EXERCISE DATA
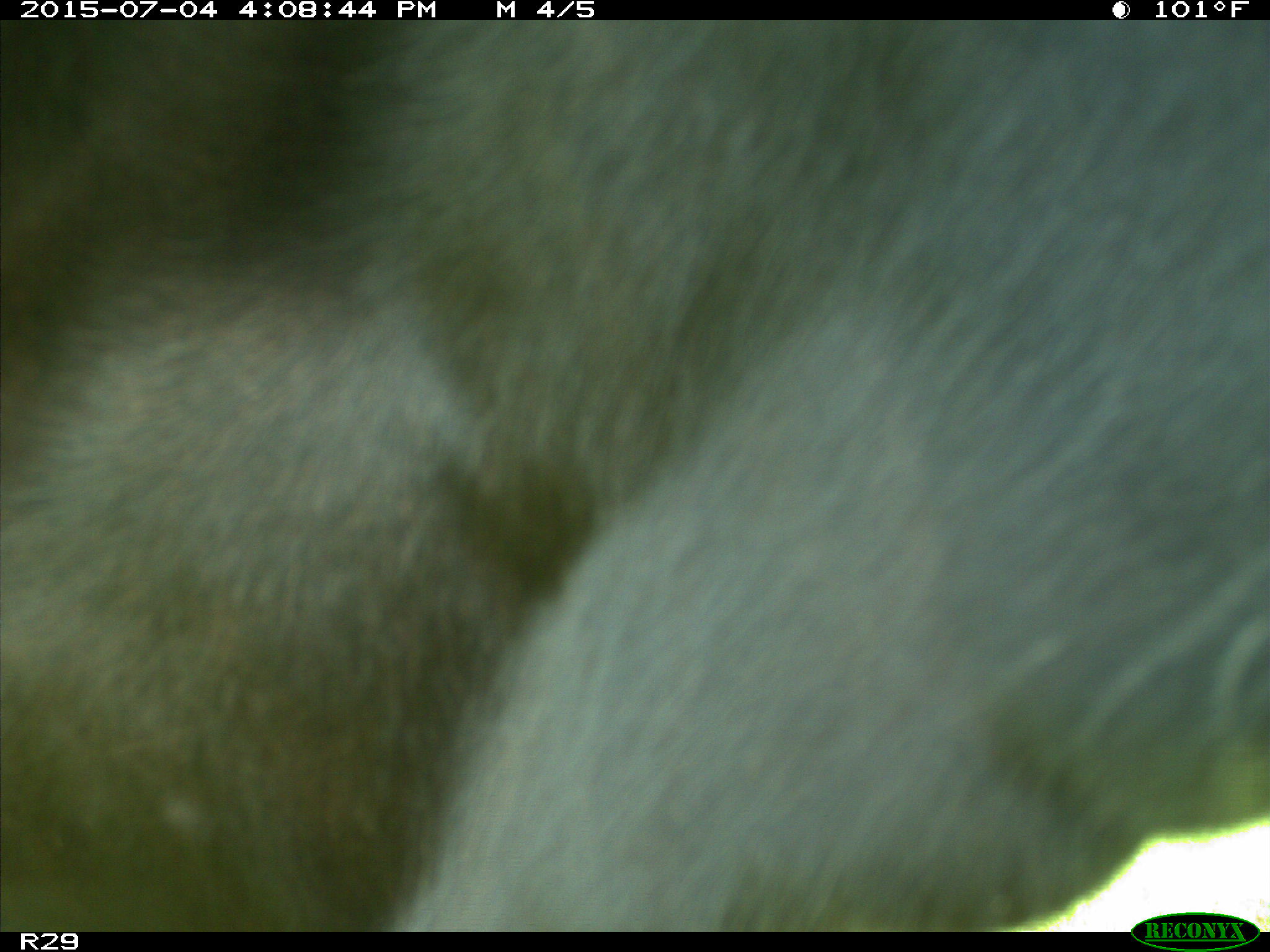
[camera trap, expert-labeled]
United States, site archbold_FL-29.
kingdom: Animalia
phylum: Chordata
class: Mammalia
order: Artiodactyla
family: Bovidae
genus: Bos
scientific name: Bos taurus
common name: domestic cow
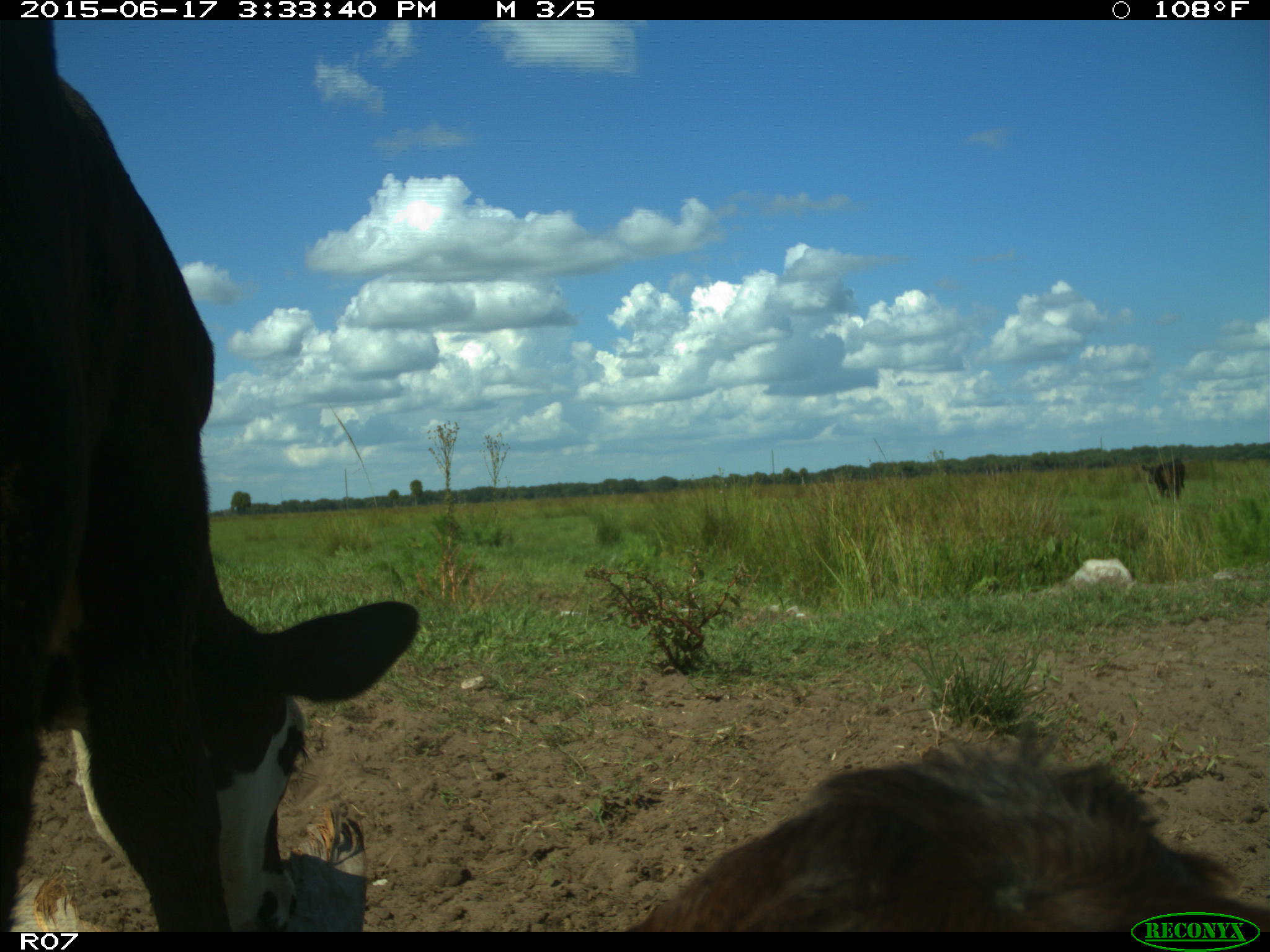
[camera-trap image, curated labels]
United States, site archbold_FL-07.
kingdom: Animalia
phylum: Chordata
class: Mammalia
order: Artiodactyla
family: Bovidae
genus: Bos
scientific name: Bos taurus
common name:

WHAT IS NEEDED
Starting at the line that holds "common name: domestic cow", copy each line exactly through the end of the listing, both ends included. Leave the pictures out.

EXERCISE OUTPUT
common name: domestic cow
[camera-trap image, curated labels]
United States, site archbold_FL-07.
kingdom: Animalia
phylum: Chordata
class: Mammalia
order: Artiodactyla
family: Bovidae
genus: Bos
scientific name: Bos taurus
common name:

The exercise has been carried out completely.